Contributing to the quiet may have been the lack of big throws called for Manziel, the 2012 Heisman Trophy winner and the 22nd overall pick from Texas A&M, who has taken Browns’ fans love of the backup quarterback to a new frenzy. His jerseys were everywhere — along with a sighting of an Andre Rison, Reuben Droughns and William Green.
The latter three represent glimpses from a past that fans hope to forget. Manziel is the future, even if he doesn’t start a regular-season game this season as he sits behind quarterback Brian Hoyer.
“It’s not just my number, my name on the back. It’s Cleveland. It’s the Browns,” Manziel said of so many supporters wearing his jersey. “It’s awesome to have the fan base we have. It’s a great turnout [Saturday], and I’m sure that won’t stop any time soon.”
Cheryl Brown, 55, of Cleveland, brought a group of 20 that arrived at 7:30 a.m. Attending games for 20 years, Brown fumbled to remember the name of Pettine’s predecessor, Rob Chudzinski, who lasted only a year.
“I’m excited about this season,” Brown said. “They’ve got a new coach and he’s not their daddy. He’s about business and building a winner.”
Brown has been through the constant starting over too many times to count. Pettine is the Browns’ seventh coach since 1999. But with Pettine and new general manager Ray Farmer in charge, Brown is predicting playoffs.
Owner Jimmy Haslam also praised Pettine, saying he thinks the coach will be in Cleveland “for years to come.”
Haslam refused to predict the Browns’ record in 2014, calling that “unfair.”
“This is a long process.
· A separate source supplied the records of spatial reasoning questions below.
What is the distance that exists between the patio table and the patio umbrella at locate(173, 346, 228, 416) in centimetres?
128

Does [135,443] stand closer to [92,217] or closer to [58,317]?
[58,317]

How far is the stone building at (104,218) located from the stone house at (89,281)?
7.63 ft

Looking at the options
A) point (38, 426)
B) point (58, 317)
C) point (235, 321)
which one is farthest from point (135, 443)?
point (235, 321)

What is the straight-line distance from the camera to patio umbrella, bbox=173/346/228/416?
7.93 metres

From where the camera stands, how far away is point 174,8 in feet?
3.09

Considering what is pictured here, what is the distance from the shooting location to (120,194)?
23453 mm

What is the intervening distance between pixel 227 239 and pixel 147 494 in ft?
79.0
This is a team that has not been very good for a long time and despite what a lot of people think, we’re actually patient and feel we have the right group in place,” he said. “I think we’ll have a better football team this year and we’re all going to be disappointed if we don’t.
“If we were 12-4 last year, it would still be all about getting better. I think Ray and Pet and [executive chief of staff] Bill Kuharich did a nice job with free agency and the draft. We probably need another year or two like that to have really the kind of roster we need. In my terminology, we’re directionally correct.”
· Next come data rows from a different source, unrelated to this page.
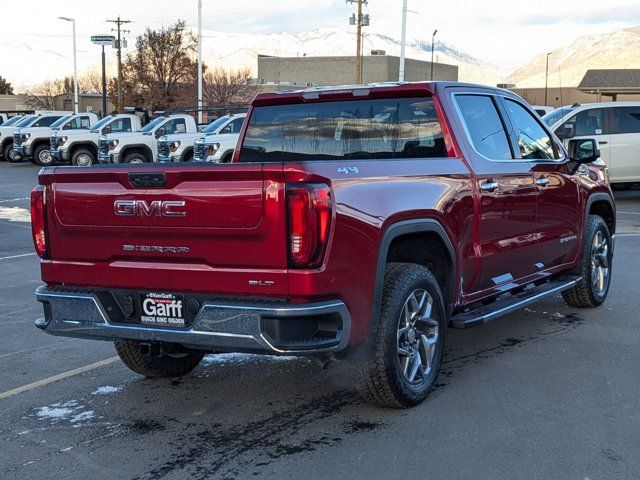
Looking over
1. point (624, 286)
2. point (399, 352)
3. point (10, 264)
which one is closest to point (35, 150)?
point (10, 264)

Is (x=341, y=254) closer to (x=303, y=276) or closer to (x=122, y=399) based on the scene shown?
(x=303, y=276)

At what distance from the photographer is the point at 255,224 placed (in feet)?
13.5

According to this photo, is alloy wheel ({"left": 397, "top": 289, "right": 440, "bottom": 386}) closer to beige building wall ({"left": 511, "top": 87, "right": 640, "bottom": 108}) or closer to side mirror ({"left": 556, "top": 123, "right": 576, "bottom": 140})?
side mirror ({"left": 556, "top": 123, "right": 576, "bottom": 140})

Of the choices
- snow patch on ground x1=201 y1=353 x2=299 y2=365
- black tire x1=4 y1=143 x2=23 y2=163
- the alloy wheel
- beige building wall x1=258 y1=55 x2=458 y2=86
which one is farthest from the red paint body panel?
beige building wall x1=258 y1=55 x2=458 y2=86

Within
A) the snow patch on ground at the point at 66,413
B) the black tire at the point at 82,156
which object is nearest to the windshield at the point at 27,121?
the black tire at the point at 82,156

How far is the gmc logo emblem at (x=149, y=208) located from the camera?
14.1 ft

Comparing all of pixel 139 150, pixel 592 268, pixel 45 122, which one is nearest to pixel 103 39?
pixel 45 122

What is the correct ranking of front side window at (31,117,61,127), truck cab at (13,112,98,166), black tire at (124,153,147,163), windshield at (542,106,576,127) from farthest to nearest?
1. front side window at (31,117,61,127)
2. truck cab at (13,112,98,166)
3. black tire at (124,153,147,163)
4. windshield at (542,106,576,127)

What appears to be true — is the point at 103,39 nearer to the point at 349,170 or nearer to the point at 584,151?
the point at 584,151

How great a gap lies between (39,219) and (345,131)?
2.22m

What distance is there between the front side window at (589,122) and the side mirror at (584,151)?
447 inches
For fans following a team that has had two winning seasons and one playoff appearance in 15 years, directionally correct might sound fine as long as it doesn’t start with a 4 or a 5. Season ticket holders like Hodge or Pumpkinhead, roaming the end zone with a buddy in a winged helmet, orange cape and breastplate made of EVA floor mats, seemed undeterred by the Browns’ previous failures.
Pumpkinhead, aka Gus Angelone, 38, of Parma, made headgear for himself and one of two sons from Halloween decorations from Jo-Ann Fabric. His friend Josh Jansen, 30, of North Olmsted, said he had “a lot of free time over the summer” to fashion a new costume for Browns games.
The first practice of a new regime could have felt like deja-vu. But Johnny Football’s in town and optimism reigned. Even a skunk couldn’t spoil the party.